Global warming is happening, at least 95% of the scientists believe so. And the results are quite severe: data shows the sea level is rising, animals are dying, and we are witnessing more extreme weather conditions in recent decades than ever. This blog walks through some of the evidence for the existence of global warming, a possible cause, and a call to action.  Figure 1 plots the anomalies of world average temperature relative to the Jan 1951-Dec 1980 average.
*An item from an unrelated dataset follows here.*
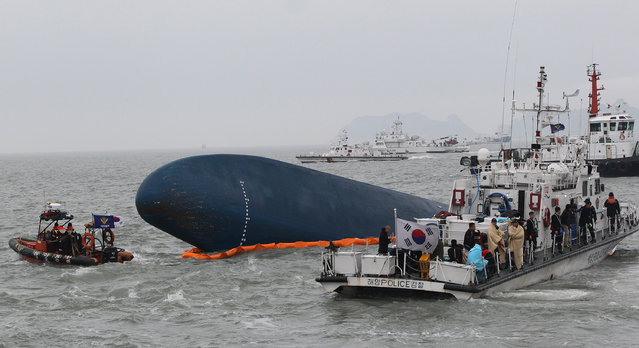 In this April 17, 2014 file photo, South Korean Coast Guard personnel search for missing passengers aboard the sunken South Korean ferry Sewol in the water off the southern coast near Jindo, South Korea. High school student Cho Eun-hwa, 16, was one of 304 people killed one year ago on Thursday, April 16 in the sinking of the ferry, and among nine whose bodies still have not been recovered. (Photo by Ahn Young-joon/AP Photo)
Data Study on Causes of Global Warming

Figure 1. World Average Temperature. Temperatures are in Celsius and reported as anomalies relative to the Jan 1951-Dec 1980 average.


Despite of the variations in late 18c, the deviations away from zero has a clear trend, increasing since the Second Industrial Revolution.

On the global level, Figure 2 captures snapshots of North America and Antarctica for the daytime temperature in the week of June, 17, 2016. Areas that are hotter than the average temperatures for the same week or month from 2001-2010 are marked in red, while areas that are colder are colored in blue. In the north, where it is summer in June, there is a higher degree of concentration of red dots, showing that the summer is hotter, while the opposite happens in the south, where the winter is colder.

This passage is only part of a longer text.